Feature Importance in Octopus Modules
All modules in Octopus inherit from the Module base class, which provides standardized methods for extracting feature importances from fitted models. This guide explains how to use the feature importance functionality across different module types.
Overview
The Module base class provides a unified interface for feature importance extraction through the get_feature_importances() method. This method supports three different calculation strategies:
- Internal - Uses built-in feature importances from tree-based models
- Permutation - Calculates permutation importance (works with any model)
- Coefficients - Uses coefficient magnitudes from linear models
Basic Usage
After fitting a module, you can extract feature importances using:
# Fit a module
module.fit(
data_traindev=train_data,
data_test=test_data,
feature_cols=feature_cols,
study=study,
outersplit_id=0,
output_dir=output_dir,
)
# Get feature importances (default: internal method)
importance_df = module.get_feature_importances()
print(importance_df)
Output format:
feature importance
0 feature_1 0.450123
1 feature_0 0.320456
2 feature_3 0.120789
3 feature_2 0.108632
The returned DataFrame contains two columns:
- feature: Feature name
- importance: Importance score (higher = more important)

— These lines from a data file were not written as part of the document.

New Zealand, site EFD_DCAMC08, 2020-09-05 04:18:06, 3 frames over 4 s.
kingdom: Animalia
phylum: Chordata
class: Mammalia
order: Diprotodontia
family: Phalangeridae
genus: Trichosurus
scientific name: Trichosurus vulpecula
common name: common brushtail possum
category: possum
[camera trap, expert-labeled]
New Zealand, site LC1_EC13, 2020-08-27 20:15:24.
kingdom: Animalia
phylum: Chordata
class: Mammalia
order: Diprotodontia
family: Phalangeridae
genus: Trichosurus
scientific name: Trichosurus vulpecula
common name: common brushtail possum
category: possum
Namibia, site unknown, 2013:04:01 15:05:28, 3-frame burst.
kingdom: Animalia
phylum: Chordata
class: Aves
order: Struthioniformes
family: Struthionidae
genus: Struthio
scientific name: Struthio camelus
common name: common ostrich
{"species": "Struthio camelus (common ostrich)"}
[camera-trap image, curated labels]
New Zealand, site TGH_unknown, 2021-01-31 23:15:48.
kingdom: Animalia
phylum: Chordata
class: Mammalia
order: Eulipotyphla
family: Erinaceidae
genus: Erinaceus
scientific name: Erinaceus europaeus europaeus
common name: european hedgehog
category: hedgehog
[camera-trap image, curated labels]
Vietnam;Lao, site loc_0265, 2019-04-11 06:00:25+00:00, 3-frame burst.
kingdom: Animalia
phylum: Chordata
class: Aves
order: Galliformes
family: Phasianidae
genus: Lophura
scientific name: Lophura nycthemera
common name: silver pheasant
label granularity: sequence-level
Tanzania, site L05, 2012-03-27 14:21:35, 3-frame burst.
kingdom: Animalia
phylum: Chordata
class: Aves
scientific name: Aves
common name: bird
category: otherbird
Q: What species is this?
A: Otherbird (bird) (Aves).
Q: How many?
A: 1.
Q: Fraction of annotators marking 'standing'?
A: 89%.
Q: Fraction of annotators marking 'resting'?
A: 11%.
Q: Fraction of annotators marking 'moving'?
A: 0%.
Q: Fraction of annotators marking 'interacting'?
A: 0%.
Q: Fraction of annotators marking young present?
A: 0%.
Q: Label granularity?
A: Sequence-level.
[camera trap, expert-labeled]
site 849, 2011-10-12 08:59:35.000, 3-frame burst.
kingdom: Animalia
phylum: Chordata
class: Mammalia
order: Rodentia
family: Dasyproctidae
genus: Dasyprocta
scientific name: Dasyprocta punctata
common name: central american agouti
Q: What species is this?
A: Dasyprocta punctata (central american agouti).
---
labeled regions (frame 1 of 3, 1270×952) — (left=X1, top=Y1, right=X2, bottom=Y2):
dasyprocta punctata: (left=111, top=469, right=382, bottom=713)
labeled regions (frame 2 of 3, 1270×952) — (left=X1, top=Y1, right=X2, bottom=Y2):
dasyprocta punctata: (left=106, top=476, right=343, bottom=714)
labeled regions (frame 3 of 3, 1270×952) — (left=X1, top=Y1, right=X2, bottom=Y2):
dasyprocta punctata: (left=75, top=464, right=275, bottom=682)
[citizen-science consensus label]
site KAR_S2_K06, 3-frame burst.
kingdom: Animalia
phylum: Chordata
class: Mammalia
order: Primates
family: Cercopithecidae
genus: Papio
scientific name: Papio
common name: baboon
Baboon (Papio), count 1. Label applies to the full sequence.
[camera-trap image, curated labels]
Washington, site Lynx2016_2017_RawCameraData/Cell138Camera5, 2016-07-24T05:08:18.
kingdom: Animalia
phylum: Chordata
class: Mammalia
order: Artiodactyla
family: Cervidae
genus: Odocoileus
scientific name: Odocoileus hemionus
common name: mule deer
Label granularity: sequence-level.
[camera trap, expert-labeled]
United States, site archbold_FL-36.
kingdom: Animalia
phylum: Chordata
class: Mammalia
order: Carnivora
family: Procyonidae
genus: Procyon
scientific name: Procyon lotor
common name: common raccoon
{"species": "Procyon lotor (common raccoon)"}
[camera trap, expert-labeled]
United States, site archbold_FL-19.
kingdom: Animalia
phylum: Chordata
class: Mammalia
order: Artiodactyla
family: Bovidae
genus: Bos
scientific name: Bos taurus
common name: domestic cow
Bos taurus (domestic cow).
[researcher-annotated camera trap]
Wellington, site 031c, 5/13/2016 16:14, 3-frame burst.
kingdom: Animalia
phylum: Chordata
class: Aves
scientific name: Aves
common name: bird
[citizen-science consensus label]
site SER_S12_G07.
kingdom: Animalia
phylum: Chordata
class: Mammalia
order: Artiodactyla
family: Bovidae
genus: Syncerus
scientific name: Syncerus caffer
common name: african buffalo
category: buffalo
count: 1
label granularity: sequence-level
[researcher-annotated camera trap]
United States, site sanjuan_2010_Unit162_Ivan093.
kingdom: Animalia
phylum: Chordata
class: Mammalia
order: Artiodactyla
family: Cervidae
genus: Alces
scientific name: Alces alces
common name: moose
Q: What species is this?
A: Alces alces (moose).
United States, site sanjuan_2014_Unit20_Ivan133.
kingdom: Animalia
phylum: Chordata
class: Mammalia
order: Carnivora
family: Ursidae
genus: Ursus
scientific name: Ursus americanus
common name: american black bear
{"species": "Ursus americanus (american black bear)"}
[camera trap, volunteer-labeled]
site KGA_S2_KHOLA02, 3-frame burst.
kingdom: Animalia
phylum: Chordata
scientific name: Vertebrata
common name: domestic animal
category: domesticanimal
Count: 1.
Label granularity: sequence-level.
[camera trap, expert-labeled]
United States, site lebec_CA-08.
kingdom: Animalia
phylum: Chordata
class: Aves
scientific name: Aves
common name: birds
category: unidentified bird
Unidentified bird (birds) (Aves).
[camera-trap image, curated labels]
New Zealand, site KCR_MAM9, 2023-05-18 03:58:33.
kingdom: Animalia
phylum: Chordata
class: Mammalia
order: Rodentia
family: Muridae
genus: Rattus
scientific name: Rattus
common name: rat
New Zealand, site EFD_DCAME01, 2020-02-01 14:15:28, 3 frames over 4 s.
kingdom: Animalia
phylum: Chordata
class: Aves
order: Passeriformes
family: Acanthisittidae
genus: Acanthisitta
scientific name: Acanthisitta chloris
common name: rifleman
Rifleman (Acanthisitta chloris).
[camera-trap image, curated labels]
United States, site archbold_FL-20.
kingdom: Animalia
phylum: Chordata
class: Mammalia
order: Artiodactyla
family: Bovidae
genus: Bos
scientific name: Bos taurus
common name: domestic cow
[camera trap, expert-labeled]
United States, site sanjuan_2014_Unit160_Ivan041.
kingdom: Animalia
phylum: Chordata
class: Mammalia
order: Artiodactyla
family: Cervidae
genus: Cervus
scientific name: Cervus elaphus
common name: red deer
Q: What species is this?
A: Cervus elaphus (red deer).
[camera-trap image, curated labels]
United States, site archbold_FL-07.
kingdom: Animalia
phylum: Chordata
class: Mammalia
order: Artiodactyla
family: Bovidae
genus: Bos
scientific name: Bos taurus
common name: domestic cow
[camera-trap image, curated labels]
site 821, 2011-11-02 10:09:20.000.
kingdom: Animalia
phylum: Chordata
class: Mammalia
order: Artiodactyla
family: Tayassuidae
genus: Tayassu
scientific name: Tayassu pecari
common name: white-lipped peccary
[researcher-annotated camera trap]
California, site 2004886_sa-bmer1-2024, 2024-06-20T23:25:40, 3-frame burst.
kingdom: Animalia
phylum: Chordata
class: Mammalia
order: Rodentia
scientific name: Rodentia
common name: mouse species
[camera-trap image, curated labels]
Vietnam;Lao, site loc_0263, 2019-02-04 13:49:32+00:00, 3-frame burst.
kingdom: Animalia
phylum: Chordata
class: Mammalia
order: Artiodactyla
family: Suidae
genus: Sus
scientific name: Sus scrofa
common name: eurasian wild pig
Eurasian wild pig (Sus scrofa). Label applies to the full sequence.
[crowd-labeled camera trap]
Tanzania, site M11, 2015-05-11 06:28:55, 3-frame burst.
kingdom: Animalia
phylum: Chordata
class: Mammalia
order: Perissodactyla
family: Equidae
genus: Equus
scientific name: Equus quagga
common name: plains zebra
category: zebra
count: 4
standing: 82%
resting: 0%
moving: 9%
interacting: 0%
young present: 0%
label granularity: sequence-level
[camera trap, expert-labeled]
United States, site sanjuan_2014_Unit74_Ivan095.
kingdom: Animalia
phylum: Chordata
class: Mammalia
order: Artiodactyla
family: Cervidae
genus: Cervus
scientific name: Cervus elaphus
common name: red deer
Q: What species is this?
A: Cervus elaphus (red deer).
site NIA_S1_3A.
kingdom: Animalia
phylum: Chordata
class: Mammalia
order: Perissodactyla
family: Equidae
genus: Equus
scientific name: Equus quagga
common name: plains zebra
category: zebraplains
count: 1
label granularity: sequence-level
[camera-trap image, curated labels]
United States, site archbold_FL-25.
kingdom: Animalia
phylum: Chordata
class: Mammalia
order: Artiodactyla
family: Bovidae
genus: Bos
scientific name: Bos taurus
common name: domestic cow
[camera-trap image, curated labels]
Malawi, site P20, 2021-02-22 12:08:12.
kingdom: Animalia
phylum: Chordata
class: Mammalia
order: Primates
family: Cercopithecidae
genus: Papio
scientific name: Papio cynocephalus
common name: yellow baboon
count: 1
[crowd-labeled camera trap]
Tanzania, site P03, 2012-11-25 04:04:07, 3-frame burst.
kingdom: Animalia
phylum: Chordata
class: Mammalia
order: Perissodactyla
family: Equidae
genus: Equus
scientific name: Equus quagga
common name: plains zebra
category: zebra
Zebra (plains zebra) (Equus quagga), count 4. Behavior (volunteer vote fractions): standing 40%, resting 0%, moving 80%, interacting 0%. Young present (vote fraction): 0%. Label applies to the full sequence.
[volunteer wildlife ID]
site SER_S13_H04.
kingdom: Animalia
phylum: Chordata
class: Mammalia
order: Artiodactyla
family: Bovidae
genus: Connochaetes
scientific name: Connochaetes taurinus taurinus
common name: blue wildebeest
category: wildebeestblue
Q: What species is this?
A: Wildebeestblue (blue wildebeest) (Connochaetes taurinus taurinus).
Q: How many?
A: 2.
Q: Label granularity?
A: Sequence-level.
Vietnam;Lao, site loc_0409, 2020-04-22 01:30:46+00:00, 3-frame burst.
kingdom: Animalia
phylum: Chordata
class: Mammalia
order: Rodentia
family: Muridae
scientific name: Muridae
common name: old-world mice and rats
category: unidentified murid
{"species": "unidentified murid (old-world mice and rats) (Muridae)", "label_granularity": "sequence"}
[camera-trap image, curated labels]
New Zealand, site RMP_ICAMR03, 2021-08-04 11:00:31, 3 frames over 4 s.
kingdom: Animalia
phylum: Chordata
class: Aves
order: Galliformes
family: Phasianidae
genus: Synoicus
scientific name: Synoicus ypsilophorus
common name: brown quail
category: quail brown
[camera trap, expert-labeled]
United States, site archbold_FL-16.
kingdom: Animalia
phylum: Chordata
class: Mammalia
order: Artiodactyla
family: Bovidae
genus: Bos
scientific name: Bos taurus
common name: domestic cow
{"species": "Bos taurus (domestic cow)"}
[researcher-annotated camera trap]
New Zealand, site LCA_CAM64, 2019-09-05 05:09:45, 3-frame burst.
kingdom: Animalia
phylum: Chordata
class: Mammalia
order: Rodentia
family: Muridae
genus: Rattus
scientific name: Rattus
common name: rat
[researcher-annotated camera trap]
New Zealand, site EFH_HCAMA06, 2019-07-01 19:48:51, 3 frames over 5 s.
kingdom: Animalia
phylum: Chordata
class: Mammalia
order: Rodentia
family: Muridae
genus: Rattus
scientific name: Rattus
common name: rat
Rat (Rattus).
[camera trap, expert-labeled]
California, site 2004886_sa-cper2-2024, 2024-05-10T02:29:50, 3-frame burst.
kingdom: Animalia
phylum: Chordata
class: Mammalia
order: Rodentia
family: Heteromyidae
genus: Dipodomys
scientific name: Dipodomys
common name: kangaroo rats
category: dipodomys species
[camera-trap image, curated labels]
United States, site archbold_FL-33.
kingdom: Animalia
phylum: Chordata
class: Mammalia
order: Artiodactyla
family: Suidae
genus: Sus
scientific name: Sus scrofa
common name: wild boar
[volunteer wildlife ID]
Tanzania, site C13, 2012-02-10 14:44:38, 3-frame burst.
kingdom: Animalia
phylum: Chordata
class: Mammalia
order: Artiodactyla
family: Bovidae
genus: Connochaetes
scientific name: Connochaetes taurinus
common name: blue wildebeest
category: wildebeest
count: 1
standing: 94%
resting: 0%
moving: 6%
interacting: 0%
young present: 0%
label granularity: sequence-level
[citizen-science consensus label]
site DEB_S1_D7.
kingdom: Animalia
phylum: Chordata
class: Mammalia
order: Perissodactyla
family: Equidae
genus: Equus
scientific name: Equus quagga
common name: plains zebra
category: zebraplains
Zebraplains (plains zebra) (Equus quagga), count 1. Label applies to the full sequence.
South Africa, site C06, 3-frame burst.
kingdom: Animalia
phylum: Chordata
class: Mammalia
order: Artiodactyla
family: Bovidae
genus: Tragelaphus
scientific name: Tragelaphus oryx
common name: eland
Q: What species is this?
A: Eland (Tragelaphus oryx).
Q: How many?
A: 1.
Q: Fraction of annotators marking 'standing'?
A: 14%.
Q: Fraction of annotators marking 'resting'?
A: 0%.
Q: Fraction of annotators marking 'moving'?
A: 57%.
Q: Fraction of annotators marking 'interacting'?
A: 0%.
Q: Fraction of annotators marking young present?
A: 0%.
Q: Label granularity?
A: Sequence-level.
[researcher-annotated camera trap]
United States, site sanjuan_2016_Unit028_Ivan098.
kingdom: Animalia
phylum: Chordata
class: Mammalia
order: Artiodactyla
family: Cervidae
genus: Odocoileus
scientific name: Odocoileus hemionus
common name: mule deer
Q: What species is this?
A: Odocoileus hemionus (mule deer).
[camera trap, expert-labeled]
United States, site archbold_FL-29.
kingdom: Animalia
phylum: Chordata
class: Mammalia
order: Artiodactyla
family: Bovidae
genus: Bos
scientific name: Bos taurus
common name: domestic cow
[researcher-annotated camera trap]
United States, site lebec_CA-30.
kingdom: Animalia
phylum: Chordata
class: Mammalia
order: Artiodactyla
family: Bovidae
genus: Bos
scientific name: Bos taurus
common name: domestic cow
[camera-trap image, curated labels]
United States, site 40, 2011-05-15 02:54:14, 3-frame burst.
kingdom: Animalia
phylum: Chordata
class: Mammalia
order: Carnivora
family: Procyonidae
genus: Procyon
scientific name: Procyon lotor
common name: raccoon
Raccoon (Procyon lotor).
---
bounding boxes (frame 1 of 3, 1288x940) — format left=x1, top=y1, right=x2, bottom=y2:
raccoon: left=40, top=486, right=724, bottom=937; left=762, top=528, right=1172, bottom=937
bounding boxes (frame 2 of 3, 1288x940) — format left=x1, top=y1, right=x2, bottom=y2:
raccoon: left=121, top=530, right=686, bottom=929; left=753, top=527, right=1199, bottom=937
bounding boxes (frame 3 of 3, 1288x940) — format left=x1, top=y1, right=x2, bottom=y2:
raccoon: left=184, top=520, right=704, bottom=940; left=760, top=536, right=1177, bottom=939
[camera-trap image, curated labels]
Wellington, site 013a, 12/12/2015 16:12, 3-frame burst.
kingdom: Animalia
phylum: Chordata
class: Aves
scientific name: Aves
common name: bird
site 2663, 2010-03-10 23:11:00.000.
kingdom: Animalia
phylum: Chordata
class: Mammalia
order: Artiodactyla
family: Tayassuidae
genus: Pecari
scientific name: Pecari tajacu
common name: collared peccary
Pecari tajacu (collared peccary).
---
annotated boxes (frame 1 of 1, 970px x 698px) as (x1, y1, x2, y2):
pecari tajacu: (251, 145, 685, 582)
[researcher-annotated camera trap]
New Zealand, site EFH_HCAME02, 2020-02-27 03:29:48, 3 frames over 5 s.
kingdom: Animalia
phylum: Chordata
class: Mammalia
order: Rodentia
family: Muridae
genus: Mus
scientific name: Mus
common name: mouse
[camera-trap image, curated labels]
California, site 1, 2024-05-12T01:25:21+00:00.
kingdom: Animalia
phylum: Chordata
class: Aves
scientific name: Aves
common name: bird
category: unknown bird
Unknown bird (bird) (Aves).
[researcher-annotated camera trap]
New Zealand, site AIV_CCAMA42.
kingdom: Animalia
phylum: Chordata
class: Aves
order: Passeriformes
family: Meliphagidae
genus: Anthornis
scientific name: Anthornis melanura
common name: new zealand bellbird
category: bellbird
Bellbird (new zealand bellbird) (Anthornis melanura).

Features are sorted by importance in descending order.
Methods
1. Internal Importance (Tree-based Models)
Best for: Random Forest, Gradient Boosting, XGBoost, LightGBM, CatBoost
This method extracts the built-in feature_importances_ attribute from tree-based models. It's fast and directly reflects how the model uses features during training.
Advantages: - Very fast (no additional computation) - Directly reflects model's internal feature usage - Most interpretable for tree-based models
Limitations:
- Only works with models that have feature_importances_ attribute
- Not available for linear models or other model types
Example:
from octopus.modules import Octo
from octopus.types import ModelName
# Configure Octo with RandomForest
octo = Octo(
task_id=0,
models=[ModelName.RandomForestClassifier],
n_trials=50,
)
# Fit the module
octo.fit(...)
# Get internal feature importances
fi_df = octo.get_feature_importances(method="internal")
2. Permutation Importance (Any Model)
Best for: Any fitted model, especially when internal importances aren't available
importance_df = module.get_feature_importances(
method="permutation",
data=validation_data,
target=validation_target,
)
Permutation importance measures how much the model's performance decreases when a feature's values are randomly shuffled. It provides model-agnostic feature importance scores.
Parameters:
- data: DataFrame with feature columns (required)
- target: Target values as Series (required)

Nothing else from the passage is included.